This page may contain affiliate links. Please read my disclosures for more info.
Hey there! Did February going well for you? I hope so. Our big payment of January was followed by a less stellar payment in February. We paid off $907 this month which is one of the lowest ever months of our journey. That said, we kept with it and paid for some necessary expenses we couldn’t delay. Life has to be lived.
What happened in February?
- Current balance: $57,477
- 26 months along
- Total paid off: $72,597
- 56% complete
- We’ve shortened our 30-year loan by 20 years, 6 months
- We’ve saved $68,105 in interest
The black line is the bank’s dreams. The green and coral line are ours. <3 It’s crazy to me to think we’d still have around $125,000 in debt if we only paid our minimum payment. What’s even crazier is that this journey in patience and getting rid of the mortgage is teaching us about delaying pleasure in lieu of something greater. I really believe I’ll be able to take more calculated risks if we always know we’ll have a roof over our heads and our most basic needs met.
Savings – $4,041
- 2,922 other savings
- 793 principal only payments
- 114 mortgage principal
- 212 post-tax retirement
- $4,041 total saved
We saved more this month than last month because we kept our expenses lower and worked extra hours at work. The hubby was an all star by putting in Saturday morning hours in at the office. I also worked extra since Nana offered to watch our daughter for a few days. This really helped us offset our high expenses this month. Nana’s visit’s are so special–most of all to the littlest member of our home.
The “other savings” category is money we saved to replenish our slush funds. We didn’t have the cash immediately to pay our high expenses, which is why we used slush fund money. We replenished those accounts and are back to baseline. It’s a good reminder that life has to be lived–in spite of goals sometimes. It’s part of the game and what makes it a challenge.

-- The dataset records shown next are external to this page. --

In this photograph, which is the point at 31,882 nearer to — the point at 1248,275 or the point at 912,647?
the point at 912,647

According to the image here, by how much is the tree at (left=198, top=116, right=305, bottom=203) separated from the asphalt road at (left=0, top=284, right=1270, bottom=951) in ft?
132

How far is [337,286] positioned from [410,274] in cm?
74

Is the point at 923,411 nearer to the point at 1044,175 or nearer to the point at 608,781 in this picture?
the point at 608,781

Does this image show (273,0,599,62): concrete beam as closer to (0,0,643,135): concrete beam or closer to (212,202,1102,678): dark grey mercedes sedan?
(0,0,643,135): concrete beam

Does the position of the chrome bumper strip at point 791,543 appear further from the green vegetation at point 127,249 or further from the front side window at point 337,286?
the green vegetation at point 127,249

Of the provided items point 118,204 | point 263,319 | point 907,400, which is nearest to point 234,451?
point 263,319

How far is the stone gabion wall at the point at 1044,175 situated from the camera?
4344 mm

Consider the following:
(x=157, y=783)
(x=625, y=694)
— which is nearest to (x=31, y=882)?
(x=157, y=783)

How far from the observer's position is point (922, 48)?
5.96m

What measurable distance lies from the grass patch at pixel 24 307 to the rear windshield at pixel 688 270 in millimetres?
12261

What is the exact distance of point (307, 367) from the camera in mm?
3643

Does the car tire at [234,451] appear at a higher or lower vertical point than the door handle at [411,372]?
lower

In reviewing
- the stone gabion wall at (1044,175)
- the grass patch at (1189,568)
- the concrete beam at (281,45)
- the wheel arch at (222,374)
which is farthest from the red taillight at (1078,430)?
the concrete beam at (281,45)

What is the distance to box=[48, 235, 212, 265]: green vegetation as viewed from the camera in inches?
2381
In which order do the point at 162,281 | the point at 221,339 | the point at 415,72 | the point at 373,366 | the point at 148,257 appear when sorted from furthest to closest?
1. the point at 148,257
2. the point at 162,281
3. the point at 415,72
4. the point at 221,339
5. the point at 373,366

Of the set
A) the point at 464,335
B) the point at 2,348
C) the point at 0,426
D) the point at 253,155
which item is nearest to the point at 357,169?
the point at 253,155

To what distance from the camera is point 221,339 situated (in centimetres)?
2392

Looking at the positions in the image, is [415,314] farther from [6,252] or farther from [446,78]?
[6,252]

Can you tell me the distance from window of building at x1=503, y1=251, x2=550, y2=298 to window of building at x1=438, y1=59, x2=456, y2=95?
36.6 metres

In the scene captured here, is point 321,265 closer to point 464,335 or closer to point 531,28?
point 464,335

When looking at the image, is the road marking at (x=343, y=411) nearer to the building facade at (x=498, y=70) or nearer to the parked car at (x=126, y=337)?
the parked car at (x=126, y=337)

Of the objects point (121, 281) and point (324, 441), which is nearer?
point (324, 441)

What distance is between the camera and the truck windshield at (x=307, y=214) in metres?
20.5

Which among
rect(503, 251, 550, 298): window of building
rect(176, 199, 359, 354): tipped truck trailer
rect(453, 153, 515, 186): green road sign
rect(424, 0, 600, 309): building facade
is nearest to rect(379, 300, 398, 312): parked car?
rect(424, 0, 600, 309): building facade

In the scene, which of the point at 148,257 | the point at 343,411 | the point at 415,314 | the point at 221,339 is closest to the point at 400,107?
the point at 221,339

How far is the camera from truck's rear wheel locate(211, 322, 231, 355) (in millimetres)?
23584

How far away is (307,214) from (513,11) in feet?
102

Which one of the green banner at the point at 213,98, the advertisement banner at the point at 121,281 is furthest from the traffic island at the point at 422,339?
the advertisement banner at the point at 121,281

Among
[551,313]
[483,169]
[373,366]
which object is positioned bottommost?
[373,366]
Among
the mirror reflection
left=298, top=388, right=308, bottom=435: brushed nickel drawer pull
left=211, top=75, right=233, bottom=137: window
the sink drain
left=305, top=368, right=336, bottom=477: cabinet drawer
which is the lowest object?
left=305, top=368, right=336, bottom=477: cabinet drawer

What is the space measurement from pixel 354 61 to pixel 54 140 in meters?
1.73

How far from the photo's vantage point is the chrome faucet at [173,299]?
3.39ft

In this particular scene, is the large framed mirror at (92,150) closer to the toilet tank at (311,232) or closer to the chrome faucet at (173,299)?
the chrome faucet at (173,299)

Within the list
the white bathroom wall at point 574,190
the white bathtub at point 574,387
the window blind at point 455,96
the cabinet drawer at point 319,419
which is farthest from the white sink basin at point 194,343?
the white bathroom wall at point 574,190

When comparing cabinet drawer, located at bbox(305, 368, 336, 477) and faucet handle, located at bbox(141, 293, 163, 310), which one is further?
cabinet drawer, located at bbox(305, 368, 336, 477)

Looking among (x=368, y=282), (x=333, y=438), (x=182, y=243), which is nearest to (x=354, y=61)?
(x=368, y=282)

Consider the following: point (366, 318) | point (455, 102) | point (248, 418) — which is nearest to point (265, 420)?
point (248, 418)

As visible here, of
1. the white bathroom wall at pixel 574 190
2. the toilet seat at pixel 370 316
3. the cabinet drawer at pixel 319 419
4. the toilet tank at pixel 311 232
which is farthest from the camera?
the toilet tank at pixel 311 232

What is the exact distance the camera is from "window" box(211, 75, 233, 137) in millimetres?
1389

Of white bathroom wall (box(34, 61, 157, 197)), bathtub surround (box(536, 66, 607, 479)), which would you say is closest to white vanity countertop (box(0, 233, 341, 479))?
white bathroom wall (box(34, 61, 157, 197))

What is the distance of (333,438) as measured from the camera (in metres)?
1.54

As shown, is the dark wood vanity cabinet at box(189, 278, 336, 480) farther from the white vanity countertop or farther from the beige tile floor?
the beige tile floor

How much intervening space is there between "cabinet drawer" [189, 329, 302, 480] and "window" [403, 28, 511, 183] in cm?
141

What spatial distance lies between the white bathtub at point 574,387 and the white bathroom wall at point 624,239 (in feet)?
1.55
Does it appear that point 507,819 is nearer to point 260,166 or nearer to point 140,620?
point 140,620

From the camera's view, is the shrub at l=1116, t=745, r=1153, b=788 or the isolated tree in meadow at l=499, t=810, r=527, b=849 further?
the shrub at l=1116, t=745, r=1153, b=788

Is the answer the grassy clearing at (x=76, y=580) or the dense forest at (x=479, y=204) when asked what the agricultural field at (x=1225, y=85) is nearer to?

One of the important perspectives to remember is: we earn less than $100,000 a year gross. It could look like we “made” over $9,300 dollars this month, which wasn’t the case. We pulled money from our slush fund accounts to pay for our higher expenses listed below. Then, we reimbursed those accounts with savings that would’ve otherwise went to our mortgage debt. A typical month of expenses for us is between $2,500-$3,000, so this was much higher than what our income could have paid alone.
Below is the laundry list of expenses we had this month!
Spending – $5,311:
- 953 medical care 2018
- 923 vacation
- 800 cash envelopes for misc living expenses
- 725 maternal medical care 2019
- 625 car tires
- 360 daycare
- 309 utilities
- 283 insurance
- 180 mortgage interest
- 59 work expense*
- 41 family dinner with MIL
- 20 homeagain annual fee
- 20 soap / prenatal vitamins
- 8 Netflix
- 5 gym
- $5,311 spent
So much of our expenses went to medical care from this and last year. At least we’re paying our deductible early in the year, right?! All joking aside, our flex spending accounts will reimburse some of that spending, thankfully. I may or may not be on a first name basis with our insurance’s customer service since I’m tracking what is reimbursed and when.
One of my bigger themes was staying motivated. Months when less goes to debt are harder. It’s like a dieter who eats a cookie early in the day, then feels super guilty about it. So, they binge on other foods later because of one hiccup in the process.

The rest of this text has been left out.